** Trecho **
Homoparentalidade e a omissão inconstitucional

Maria Berenice Dias[1]

 

 

Com o surgimento da manipulação genética e dos métodos reprodutivos de fecundação assistida, o sonho de ter filhos se tornou realidade para todos. Agora qualquer pessoa, independente da capacidade procriativa, vivendo sozinho ou sendo casado, mantendo união estável hétero ou homossexual, todos têm a possibilidade de concretizar o sonho de constituir uma família.

O afeto, elemento identificador das entidades familiares, passou a servir de parâmetro também para a definição dos vínculos parentais. A jurisprudência começou a atentar ao melhor interesse da criança e do adolescente e a reconhecer o vínculo de filiação a quem eles consideram pai e que os ama como filhos. Tal fez surgir uma nova figura jurídica, a filiação socioafetiva, que se sobrepõe tanto à realidade biológica como a registral.

Das presunções legais de paternidade, chegou-se à plena liberdade de reconhecimento de filhos e à imprescritibilidade das ações para perquirir os vínculos de parentalidade, mesmo na hipótese de adoção. Está assegurado o direito ao conhecimento da ascendência genética, ainda que, desarrazoadamente tal reconhecimento não gere direitos de natureza alimentar ou sucessória. Sequer se admite a alteração do registro de nascimento caso seja demonstrada a existência de uma filiação de natureza afetiva com quem registrou o filho como seu.

** Material reunido **
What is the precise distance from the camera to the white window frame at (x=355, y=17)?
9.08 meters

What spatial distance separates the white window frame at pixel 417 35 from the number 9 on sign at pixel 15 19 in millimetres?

** Tarefa curta 1 **
Responda com base no trecho sobre homoparentalidade:
(a) Que duas formas de união estável o trecho menciona?
(b) Que nova figura jurídica, segundo o trecho, se sobrepõe à realidade biológica e à registral?
(c) Que característica passaram a ter as ações para perquirir os vínculos de parentalidade?
** Tarefa curta 2 **
Prossiga o texto sobre homoparentalidade e filiação a partir do ponto em que ele termina.

** Resposta 1 **
(a) A união estável hétero e a homossexual.
(b) A filiação socioafetiva.
(c) A imprescritibilidade, mesmo na hipótese de adoção.

** Resposta 2 **
Indispensável reconhecer que crianças e adolescentes vivem e sempre viveram em lares de pessoas do mesmo sexo. A maior aceitação das famílias homoafetivas tornou impositivo o estabelecimento do vínculo jurídico paterno-filial com ambos os genitores, ainda que sejam dois pais ou duas mães.

Não admitir a paternidade homoparental é retroagir um século, ressuscitando a perversa classificação do Código Civil de 1916, que, em boa hora, foi banida pela Constituição Federal de 1988. Além de retrógrada, a negativa de reconhecimento escancara flagrante inconstitucionalidade, pois é expressa a proibição de quaisquer designações discriminatórias relativas à filiação. Rejeitar a homoparentalidade afronta um leque de princípios, direitos e garantias fundamentais.

Para o estabelecimento do vínculo de parentalidade, basta que se identifique quem desfruta da condição de pai, quem o filho considera seu pai, sem perquirir a realidade biológica, presumida, legal ou genética. O critério deve ser a afetividade, elemento estruturante da filiação socioafetiva. Pretender excluir gays e lésbicas do direito a terem filhos é postura discriminatória com nítido caráter punitivo. Situação que surge com frequência é quando o casal faz uso da reprodução assistida. Será o pai ou a mãe somente quem se submeteu ao procedimento procriativo? O parceiro ou a parceira, que não forneceu material genético, fica excluído da relação de parentesco, mesmo que o filho tenha sido concebido por vontade de ambos? Legalmente, pai ou mãe será somente um deles, o genitor biológico, ainda que o filho tenha sido concebido por desejo dos dois. Mas permitir exclusivamente que a verdade biológica identifique o vínculo jurídico é olvidar tudo que a doutrina vem sustentando e a Justiça vem construindo.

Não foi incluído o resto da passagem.